At a press conference on the trial, Birnie observed that all the components of the primary end point, which reflected different kinds of pocket hematoma, were significantly reduced in the continued-warfarin group. "So the study was unequivocally positive."
Reporters asked Birnie whether the trial's findings in patients who took warfarin or, if bridged, low-molecular-weight heparin or unfractionated heparin, could be extrapolated to surgery-scheduled patients who are on dabigatran (Pradaxa, Boehringer Ingelheim), rivaroxaban (Xarelto, Bayer/Johnson & Johnson), or apixaban (Eliquis, Bristol-Myers Squibb/Pfizer).
"This does not in any way apply to the new agents," he said. "The whole risk/benefit ratio with the new agents is completely different from [that of] warfarin. Their onset of action is in hours as opposed to five days."
The trial had randomized 338 patients to heparin bridging and 343 to warfarin continuation by the time the data safety monitoring board recommended early termination. A second prespecified interim analysis suggested a significant advantage for warfarin continuation. The rate of clinically relevant pocket hematoma was 16% in the heparin-bridging group and only 3.5% in the continued-warfarin group (p<0.001).
Relative risk (RR) for outcomes, continued warfarin (n=343) vs heparin bridging (n=338)

Major surgical and thrombotic complications were few, with no significant differences between treatment groups.
Moreover, Birnie observed in his presentation, "patients in the continued- warfarin arm had much greater satisfaction with their perioperative anticoagulation management." That was reflected in their higher scores on the seven-point Likert scale, which averaged 6.4 in contrast to 5.9 for patients in the heparin-bridging group (p<0.001).

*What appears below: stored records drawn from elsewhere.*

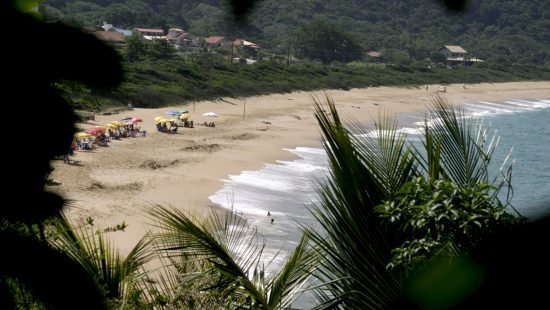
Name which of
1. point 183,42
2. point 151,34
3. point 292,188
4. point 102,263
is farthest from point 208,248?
point 183,42

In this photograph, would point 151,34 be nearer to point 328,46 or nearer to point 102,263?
point 328,46

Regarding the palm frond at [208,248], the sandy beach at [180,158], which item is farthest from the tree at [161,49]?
the palm frond at [208,248]

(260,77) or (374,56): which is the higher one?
(374,56)

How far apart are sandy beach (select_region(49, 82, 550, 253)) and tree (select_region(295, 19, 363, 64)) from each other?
89.2ft

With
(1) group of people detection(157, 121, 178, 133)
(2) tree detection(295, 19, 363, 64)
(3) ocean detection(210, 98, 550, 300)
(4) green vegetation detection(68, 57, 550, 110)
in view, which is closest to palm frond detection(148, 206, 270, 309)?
(3) ocean detection(210, 98, 550, 300)

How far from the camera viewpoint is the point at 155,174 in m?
19.5

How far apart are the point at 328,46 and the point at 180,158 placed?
171ft

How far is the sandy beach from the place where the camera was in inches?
598

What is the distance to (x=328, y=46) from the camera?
237ft

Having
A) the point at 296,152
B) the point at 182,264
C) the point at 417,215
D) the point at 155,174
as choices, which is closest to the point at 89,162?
the point at 155,174

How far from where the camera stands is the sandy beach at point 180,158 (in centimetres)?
1519

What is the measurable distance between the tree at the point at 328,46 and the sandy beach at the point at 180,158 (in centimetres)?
2720

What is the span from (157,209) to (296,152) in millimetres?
23116

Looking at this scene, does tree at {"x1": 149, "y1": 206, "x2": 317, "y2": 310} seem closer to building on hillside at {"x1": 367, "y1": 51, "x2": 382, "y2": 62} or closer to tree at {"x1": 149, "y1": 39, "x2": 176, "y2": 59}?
tree at {"x1": 149, "y1": 39, "x2": 176, "y2": 59}
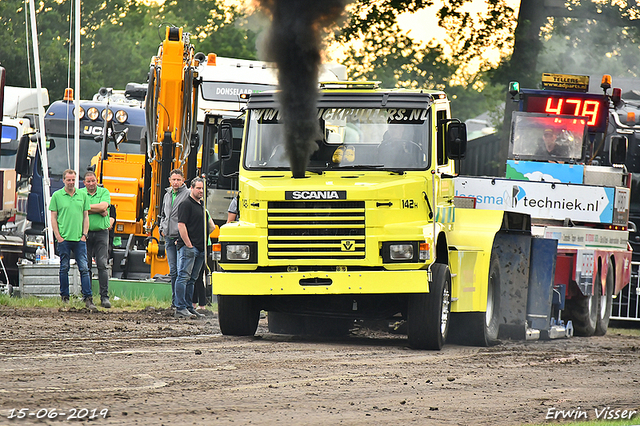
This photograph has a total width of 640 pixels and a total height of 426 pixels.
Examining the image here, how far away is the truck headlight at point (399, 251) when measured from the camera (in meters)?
11.6

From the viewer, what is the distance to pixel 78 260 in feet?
52.8

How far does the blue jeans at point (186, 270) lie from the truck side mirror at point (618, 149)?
294 inches

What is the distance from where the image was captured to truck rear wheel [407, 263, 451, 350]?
1178 centimetres

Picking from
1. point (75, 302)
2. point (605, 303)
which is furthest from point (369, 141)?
point (605, 303)

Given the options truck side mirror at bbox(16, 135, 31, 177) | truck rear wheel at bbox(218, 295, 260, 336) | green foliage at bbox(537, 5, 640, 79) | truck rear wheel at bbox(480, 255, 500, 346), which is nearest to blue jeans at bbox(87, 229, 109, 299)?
truck side mirror at bbox(16, 135, 31, 177)

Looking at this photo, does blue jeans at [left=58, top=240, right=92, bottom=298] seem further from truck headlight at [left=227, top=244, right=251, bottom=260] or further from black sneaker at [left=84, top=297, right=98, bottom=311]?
truck headlight at [left=227, top=244, right=251, bottom=260]

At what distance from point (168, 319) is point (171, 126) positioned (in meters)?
4.48

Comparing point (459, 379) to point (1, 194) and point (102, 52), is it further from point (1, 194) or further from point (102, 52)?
point (102, 52)

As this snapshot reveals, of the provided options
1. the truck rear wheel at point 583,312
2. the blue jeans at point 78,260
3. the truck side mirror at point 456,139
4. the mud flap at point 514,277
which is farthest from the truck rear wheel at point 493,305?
the blue jeans at point 78,260

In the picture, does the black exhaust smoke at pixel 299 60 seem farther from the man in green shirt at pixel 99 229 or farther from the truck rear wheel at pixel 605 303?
the truck rear wheel at pixel 605 303

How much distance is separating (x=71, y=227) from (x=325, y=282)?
5.59 m

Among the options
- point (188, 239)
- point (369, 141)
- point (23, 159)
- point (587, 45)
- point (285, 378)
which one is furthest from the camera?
point (587, 45)

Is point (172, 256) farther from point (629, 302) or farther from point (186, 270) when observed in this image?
point (629, 302)

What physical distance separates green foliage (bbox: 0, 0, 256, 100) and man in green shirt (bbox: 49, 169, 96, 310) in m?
18.8
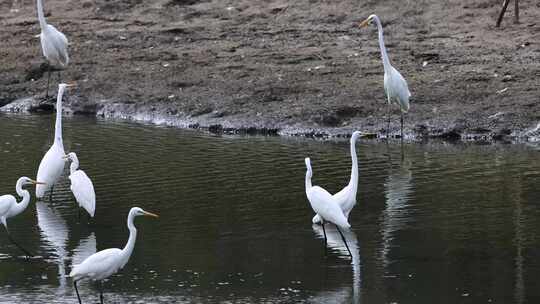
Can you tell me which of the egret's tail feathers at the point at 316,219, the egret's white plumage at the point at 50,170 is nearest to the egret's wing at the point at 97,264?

After Birnie's presentation, session comoderator Dr John D Day (Intermountain Medical Center, Salt Lake City, UT) asked him whether the trial has influenced practice at his center. He also asked what other influences on outcomes were observed.
"For sure, our clinical practice changed as soon as we saw these results," Birnie replied. And "there were only three independent predictors of pocket-hematoma formation in multivariate analysis. Number one, and far and away the most important, was to do it on continued warfarin. Number two, aspirin doubled the risk of pocket hematoma. Number three, a result that was a surprise to us: the presence of diabetes seemed to be protective against pocket hematoma."